> Your objective
Only the lines from the one with "Using measurement snapshots" through the end of the data are wanted, copied exactly.

> Information
-------

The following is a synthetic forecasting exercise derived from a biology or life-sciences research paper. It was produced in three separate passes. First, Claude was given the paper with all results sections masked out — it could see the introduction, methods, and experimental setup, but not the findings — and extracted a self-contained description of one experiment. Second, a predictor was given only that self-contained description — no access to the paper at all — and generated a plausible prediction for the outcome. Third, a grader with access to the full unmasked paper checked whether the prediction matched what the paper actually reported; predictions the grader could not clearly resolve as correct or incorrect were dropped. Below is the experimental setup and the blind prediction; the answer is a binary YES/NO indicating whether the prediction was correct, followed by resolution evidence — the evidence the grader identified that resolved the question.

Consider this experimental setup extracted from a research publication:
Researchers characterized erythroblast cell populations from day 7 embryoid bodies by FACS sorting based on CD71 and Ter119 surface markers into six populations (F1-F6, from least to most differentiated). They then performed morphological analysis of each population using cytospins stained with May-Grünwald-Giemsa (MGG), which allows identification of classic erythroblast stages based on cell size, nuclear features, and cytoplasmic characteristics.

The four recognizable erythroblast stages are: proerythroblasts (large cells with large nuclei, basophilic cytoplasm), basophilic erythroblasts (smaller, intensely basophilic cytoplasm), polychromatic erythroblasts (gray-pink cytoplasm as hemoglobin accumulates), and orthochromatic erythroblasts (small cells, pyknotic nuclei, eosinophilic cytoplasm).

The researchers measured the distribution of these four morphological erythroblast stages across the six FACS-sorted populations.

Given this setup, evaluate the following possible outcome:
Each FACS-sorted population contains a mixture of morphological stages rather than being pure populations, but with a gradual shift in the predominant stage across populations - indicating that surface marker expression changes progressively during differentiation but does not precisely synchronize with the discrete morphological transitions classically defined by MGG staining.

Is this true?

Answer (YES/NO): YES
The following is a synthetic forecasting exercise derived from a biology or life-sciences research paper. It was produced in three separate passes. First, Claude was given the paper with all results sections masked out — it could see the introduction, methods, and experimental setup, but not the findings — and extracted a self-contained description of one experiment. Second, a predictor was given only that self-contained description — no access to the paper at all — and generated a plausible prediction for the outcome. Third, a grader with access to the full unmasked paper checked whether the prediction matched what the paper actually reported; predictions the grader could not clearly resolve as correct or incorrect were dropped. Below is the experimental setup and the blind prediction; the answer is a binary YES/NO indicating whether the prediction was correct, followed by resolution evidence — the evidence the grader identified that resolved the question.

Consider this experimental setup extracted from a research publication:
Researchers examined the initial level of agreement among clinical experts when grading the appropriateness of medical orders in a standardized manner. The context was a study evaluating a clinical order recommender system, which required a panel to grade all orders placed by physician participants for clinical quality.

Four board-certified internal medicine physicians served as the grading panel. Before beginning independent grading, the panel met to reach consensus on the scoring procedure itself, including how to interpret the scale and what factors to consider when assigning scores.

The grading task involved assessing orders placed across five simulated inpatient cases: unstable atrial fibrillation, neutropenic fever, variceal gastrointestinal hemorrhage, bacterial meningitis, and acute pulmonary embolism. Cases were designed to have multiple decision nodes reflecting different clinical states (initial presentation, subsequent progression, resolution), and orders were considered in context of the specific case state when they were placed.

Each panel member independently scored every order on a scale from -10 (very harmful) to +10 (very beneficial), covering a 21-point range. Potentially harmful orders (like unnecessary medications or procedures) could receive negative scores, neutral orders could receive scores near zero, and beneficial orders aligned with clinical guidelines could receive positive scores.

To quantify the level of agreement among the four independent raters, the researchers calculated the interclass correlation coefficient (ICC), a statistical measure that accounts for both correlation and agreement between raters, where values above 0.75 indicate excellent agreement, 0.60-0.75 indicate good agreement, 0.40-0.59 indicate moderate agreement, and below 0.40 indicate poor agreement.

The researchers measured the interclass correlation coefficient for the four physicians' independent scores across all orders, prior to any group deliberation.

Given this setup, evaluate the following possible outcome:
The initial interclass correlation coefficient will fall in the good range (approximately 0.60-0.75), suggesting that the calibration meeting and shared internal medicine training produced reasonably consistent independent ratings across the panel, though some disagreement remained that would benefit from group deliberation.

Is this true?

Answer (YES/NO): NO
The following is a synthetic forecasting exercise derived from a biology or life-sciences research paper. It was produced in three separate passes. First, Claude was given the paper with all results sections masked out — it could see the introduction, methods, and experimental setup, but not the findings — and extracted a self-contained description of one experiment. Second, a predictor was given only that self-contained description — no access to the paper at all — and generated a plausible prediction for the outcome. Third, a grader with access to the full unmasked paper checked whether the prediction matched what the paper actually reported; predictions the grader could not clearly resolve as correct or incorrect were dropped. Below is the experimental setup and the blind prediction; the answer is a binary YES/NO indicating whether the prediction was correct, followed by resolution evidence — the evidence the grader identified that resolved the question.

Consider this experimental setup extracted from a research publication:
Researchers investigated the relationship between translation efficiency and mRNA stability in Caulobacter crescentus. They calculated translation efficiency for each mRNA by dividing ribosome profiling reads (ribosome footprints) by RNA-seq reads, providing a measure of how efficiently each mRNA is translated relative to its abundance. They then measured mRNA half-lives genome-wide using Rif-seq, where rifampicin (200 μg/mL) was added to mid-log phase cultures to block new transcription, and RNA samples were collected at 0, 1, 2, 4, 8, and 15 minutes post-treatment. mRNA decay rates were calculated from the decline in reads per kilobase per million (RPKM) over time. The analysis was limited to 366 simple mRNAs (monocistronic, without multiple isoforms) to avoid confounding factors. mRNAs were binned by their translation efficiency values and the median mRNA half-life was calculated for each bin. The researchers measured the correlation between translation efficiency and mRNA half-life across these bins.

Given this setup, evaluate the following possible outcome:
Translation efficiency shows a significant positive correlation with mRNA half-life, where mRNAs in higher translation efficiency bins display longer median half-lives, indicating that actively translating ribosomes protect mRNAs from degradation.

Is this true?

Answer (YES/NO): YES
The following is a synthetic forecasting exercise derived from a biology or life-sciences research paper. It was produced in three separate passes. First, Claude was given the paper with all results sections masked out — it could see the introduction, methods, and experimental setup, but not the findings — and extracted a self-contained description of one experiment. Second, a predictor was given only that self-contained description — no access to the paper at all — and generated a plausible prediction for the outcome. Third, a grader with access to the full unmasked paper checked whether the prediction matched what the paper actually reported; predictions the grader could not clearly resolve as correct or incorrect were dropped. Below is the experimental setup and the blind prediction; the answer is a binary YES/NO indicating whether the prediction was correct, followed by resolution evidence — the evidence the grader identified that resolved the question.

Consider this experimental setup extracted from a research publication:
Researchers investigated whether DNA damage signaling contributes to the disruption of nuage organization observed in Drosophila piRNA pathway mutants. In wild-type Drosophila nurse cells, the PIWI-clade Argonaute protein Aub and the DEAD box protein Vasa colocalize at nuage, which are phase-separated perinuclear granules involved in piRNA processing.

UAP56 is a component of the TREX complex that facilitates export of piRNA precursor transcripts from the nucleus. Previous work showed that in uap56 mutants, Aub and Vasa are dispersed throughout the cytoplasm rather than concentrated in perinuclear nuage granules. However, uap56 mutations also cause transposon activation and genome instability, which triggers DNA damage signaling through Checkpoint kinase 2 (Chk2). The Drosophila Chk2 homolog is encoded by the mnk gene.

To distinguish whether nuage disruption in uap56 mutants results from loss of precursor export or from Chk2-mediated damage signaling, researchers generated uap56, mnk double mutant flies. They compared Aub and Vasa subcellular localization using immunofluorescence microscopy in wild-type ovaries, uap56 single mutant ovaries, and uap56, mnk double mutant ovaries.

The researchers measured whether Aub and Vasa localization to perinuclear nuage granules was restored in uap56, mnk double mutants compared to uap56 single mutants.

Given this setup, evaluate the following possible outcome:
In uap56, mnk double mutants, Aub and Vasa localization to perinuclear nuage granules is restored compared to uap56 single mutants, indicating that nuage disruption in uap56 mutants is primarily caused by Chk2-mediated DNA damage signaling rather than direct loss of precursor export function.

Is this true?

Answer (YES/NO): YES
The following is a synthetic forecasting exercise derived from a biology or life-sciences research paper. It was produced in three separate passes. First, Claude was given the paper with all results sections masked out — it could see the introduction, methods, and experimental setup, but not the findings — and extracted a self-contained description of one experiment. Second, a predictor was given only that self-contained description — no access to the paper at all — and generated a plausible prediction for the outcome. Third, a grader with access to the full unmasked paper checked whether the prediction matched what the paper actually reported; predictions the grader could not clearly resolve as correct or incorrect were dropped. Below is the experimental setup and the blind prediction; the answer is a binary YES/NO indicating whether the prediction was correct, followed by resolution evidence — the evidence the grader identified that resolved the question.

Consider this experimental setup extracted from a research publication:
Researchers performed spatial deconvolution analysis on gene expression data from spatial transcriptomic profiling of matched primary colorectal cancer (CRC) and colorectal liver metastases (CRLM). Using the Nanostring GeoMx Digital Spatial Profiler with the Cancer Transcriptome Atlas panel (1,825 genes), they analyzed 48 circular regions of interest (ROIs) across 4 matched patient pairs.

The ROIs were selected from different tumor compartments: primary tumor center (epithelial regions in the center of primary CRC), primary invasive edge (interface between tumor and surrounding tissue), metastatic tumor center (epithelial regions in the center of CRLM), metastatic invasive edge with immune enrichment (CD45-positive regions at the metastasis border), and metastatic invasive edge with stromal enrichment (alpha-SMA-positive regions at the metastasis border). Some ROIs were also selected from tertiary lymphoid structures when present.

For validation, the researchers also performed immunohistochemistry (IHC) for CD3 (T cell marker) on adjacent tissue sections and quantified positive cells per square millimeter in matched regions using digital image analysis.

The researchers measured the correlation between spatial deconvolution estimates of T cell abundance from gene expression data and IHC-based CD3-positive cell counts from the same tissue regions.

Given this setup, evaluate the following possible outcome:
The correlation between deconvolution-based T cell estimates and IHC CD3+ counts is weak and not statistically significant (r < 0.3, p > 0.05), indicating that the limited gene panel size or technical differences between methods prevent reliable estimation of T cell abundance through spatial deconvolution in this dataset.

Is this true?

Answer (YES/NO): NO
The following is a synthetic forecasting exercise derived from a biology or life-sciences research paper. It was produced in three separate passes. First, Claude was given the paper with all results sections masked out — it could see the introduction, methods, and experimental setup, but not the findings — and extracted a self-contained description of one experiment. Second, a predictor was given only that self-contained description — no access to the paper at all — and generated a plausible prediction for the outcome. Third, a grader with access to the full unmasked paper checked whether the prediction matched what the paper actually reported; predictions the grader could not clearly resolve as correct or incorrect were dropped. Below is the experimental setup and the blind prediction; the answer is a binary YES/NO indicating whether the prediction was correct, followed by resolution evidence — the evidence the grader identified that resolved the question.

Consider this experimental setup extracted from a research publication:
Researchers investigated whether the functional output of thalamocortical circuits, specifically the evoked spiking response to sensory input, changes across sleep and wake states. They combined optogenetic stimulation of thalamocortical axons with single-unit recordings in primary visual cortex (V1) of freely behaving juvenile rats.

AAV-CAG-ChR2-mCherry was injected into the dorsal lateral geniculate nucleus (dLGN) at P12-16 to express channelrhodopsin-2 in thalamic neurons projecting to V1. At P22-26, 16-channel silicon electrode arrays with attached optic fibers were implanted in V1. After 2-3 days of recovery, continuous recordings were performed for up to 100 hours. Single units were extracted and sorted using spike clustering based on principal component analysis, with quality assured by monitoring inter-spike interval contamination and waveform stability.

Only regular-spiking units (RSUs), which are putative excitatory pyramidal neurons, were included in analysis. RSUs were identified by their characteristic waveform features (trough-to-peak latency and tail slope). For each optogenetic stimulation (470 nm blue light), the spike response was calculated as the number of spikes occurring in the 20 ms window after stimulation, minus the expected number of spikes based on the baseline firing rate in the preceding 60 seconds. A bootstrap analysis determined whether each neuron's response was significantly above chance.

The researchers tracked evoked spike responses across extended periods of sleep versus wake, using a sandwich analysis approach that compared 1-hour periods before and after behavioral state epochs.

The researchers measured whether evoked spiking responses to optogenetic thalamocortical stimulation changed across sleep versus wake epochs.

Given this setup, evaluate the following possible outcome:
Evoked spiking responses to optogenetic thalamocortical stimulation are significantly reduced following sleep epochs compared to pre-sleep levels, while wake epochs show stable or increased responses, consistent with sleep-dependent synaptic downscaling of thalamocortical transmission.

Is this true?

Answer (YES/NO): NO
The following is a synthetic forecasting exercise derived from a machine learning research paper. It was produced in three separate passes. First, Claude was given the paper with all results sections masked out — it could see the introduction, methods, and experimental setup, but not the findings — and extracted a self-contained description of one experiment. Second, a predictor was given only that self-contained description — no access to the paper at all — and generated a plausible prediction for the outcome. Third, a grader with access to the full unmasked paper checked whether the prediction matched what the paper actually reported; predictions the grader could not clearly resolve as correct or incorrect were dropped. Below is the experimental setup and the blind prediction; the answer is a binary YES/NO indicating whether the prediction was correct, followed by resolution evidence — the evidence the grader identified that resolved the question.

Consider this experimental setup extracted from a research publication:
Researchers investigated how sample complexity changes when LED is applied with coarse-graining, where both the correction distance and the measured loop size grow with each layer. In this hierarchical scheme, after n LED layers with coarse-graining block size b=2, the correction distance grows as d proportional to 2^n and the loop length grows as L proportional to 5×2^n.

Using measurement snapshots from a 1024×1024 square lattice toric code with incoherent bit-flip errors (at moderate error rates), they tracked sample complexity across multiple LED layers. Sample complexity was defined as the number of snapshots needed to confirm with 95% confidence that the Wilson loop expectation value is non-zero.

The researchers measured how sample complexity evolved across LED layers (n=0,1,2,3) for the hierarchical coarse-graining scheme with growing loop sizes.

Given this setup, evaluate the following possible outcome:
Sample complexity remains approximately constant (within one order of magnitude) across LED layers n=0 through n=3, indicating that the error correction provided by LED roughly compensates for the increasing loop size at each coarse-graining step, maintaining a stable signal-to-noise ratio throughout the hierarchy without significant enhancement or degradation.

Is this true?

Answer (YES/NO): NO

-------

> Exercise answer
Using measurement snapshots from a 1024×1024 square lattice toric code with incoherent bit-flip errors (at moderate error rates), they tracked sample complexity across multiple LED layers. Sample complexity was defined as the number of snapshots needed to confirm with 95% confidence that the Wilson loop expectation value is non-zero.

The researchers measured how sample complexity evolved across LED layers (n=0,1,2,3) for the hierarchical coarse-graining scheme with growing loop sizes.

Given this setup, evaluate the following possible outcome:
Sample complexity remains approximately constant (within one order of magnitude) across LED layers n=0 through n=3, indicating that the error correction provided by LED roughly compensates for the increasing loop size at each coarse-graining step, maintaining a stable signal-to-noise ratio throughout the hierarchy without significant enhancement or degradation.

Is this true?

Answer (YES/NO): NO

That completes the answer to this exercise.